问题
This is a bit of an open question but I would really like to hear people opinions.
I rarely make use of explicitly declared temporary tables (either table variables or regular #tmp tables) as I believe not doing so leads to more concise, readable and debuggable T-SQL. I also think that SQL can do a better job than I of making use of temporary storage when it's required (such as when you use a derived table in a query).
The only exception is when the database is not a typical relational database but a star or snowflake schema. I understand that it's best to apply filters to the fact table first and then use the resultant temp table to get the values from your dimensions.
Is this the common opinion or does anyone have an opposing view?
回答1:
Temporary tables are most useful for a complex batch process like a report or ETL job. Generally you would expect to use them fairly rarely in a transactional application.
If you're doing complex query with a join involving multiple large tables (perhaps for a report) the query optimiser may not actually be able to optimise this in one hit, so temporary tables become a win here - they decompose the query into a series of simpler ones that give the query optimiser less opportunity to screw up the plan. Sometimes you have an operation that cannot be done in a single SQL statement at all, so multiple steps for processing are necessary to do the job at all. Again, we're talking about more complex manipulations here.
You can also create a tempory table for an intermediate result and then index the table, possibly even putting a clustered index on it to optimise a subsequent query. This might also be a quick and dirty way to optimise a report query on a system where you are not allowed to add indexes to the database schema. SELECT INTO is useful for this type of operation as it is minimally logged (and therefore fast) and doesn't require to align the columns of a select and insert.
Other reasons might include extracting data from XML fields using CROSS APPLY and xpath queries. Generally it's much more efficient to extract this into a temp table and then work on the temp table. They're also much faster than CTE's for some tasks as they materialise the query results rather than re-evaluating the query.
One thing to note is that temporary tables are exactly the same structure that the query engine uses to store intermediate join results, so there is no performance penalty to using them. Temporary tables also allow multi-phase tasks using set operations and make cursors almost (not quite but almost) unnecessary in T-SQL code.
'Code Smell' is an overstatement but if I saw a lot of simple operations involving temporary tables I would be wondering what was going on.
回答2:
It really depends on what you are doing. I generally try to avoid them, but sometimes you need to do something complicated that takes multiple steps. Generally this is way beyond the simple select from table stuff. Like anything else it's a tool that you have to know when to use.
I would agree with you that I normally let the db handle stuff behind the scenes, but there are times when it's optimization is off and you have to go in and do it by hand.
回答3:
I see temp tables as a sort of SQL code smell, to be used only as a last resort. If you are having to cache data before you get a final result set, then it usually indicates bad DB design to me.
^^^^^^^^
### Given instruction 1
Translate this sentence from the thread on temporary tables into Spanish: "Temporary tables are most useful for a complex batch process like a report or ETL job."
### Given instruction 2
In the thread on temporary tables, what makes SELECT INTO useful for building a temporary table of intermediate results?
### Given instruction 3
Repeat the passage of the thread on temporary tables that begins with the words containing "I rarely make" and ends with "in a query).".

### Data segment
^^^^^^^^
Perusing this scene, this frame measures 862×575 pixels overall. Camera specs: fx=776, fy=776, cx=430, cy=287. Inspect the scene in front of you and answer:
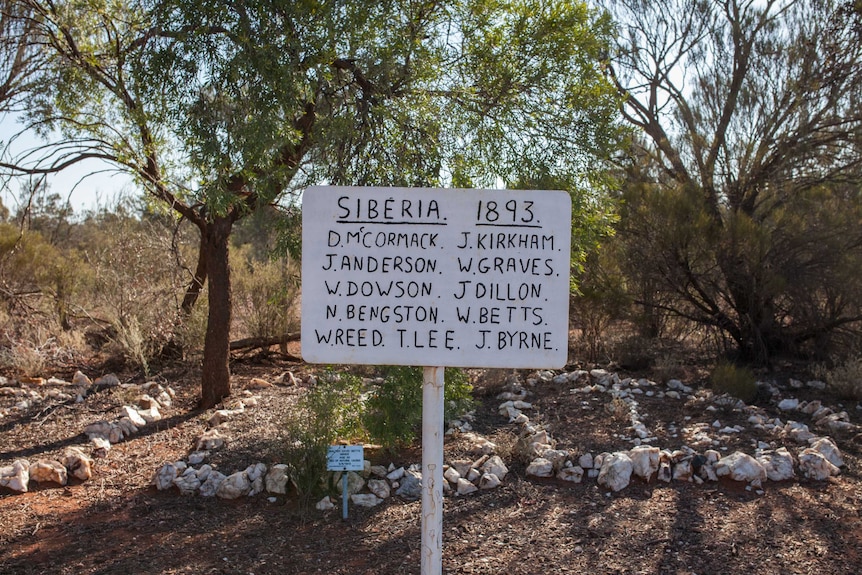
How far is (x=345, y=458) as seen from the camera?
14.8ft

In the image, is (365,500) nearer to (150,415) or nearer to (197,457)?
^^^^^^^^
### Worked answer 1
Las tablas temporales son más útiles para un proceso por lotes complejo, como un informe o un trabajo de ETL.

### Worked answer 2
It is minimally logged, and therefore fast, and it doesn't require aligning the columns of a select and insert.

### Worked answer 3
I rarely make use of explicitly declared temporary tables (either table variables or regular #tmp tables) as I believe not doing so leads to more concise, readable and debuggable T-SQL. I also think that SQL can do a better job than I of making use of temporary storage when it's required (such as when you use a derived table in a query).